JB: So, you’re fundamentally optimistic?

KS: Yes. The new house is nice and clean too! Sometimes I get stressed about my kids and I will see things that I want to buy for them but I can’t get them because of my situation, but the house changes everything. At least I have somewhere to stay for now. I have also have the support of you guys and VIE and other charity organisations and fundraisers, donors and volunteers and other supporting groups. You are all doing wonderful support here. You’re improving people’s lives and making a lot of differences in the society. I don’t even know how to thank these charity organisations and their fundraisers. Once again thank you everybody for your time and efforts and your kindness for making differences in our lives.

JB: How are things with your new housemate?

KS: Things are going fine. The only problem we are having is communication barrier, but I guess we’ll work on that. Secondly, he’s not always in so by the time he comes in it is late already, and he is always in his room, but sometimes I called him to come and watch TV with me.

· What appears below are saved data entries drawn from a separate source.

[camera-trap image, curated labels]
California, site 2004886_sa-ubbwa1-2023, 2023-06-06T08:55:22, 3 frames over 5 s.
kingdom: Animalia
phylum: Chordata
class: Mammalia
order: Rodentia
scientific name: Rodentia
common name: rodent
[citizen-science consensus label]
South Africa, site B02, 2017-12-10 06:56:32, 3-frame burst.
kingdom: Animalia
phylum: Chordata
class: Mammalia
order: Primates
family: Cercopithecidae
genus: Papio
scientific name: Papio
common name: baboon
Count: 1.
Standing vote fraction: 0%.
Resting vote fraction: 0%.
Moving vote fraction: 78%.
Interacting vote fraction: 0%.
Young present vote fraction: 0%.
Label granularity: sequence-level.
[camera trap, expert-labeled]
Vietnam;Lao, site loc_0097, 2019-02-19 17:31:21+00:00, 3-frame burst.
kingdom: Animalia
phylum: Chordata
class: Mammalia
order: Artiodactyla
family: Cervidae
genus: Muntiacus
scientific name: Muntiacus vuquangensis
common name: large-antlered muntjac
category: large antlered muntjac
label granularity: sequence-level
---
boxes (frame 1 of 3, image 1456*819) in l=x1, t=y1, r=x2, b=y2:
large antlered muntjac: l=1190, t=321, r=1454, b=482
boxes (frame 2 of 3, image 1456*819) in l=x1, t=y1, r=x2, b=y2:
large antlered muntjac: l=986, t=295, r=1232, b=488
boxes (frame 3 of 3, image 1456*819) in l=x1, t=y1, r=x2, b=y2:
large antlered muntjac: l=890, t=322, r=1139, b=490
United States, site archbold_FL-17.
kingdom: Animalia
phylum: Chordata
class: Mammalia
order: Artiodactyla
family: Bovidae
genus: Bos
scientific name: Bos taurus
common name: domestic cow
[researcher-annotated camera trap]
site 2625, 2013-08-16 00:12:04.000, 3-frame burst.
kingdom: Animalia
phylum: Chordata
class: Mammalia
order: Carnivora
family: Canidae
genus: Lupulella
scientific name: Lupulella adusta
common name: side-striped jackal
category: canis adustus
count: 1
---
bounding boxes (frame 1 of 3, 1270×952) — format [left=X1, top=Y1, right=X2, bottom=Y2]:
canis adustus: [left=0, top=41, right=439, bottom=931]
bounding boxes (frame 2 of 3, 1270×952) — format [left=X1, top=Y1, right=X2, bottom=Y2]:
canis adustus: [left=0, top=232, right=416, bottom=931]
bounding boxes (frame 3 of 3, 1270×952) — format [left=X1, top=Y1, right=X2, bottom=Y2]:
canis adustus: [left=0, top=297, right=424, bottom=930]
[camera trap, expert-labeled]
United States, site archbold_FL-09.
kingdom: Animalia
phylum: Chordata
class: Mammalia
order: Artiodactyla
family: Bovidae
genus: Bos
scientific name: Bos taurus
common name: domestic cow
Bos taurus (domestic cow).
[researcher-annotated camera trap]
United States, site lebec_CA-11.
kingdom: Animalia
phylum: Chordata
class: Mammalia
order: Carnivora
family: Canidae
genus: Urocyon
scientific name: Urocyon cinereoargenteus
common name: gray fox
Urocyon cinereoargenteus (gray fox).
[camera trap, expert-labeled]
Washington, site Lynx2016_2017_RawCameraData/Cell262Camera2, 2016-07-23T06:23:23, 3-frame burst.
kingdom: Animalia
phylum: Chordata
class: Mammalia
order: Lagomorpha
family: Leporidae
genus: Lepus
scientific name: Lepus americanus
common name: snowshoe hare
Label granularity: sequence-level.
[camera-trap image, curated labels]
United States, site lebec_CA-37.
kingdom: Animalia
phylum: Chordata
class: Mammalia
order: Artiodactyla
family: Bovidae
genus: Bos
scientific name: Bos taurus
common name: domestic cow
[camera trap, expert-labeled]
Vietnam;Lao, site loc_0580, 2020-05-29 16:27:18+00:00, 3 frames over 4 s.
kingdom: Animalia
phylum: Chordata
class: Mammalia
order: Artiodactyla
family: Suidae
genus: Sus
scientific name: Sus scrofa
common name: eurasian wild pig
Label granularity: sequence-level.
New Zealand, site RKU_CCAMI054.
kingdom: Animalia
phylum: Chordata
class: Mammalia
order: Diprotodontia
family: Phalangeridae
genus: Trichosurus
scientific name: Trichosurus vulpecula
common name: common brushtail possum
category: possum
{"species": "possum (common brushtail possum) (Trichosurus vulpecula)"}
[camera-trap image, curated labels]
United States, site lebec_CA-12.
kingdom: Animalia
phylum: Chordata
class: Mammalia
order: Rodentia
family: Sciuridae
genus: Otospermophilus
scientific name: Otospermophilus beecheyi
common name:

JB: Has having a home improved your social life?

KS: Yes, it has improved my social life. For a start a massive improvement, but I still have a long way to go with the support of everybody. Being in the country 17 years not being able to work, not even entitled to public funds or claim for benefit because of my immigration status. What about my kids? I am like a state prisoner. You are living in our country, established and settled here, have your own family here, but you don’t belong here. That’s how I feel the system is treating me I don’t think that is really fair on my kids. Their so-called human rights is being hijacked by their own government.

JB: Is there anything else you want to say?

KS: just a massive thanks to everybody that supports this project. Men/women, young and old. Everything is being appreciated from the bottom of my heart. Once again thank you.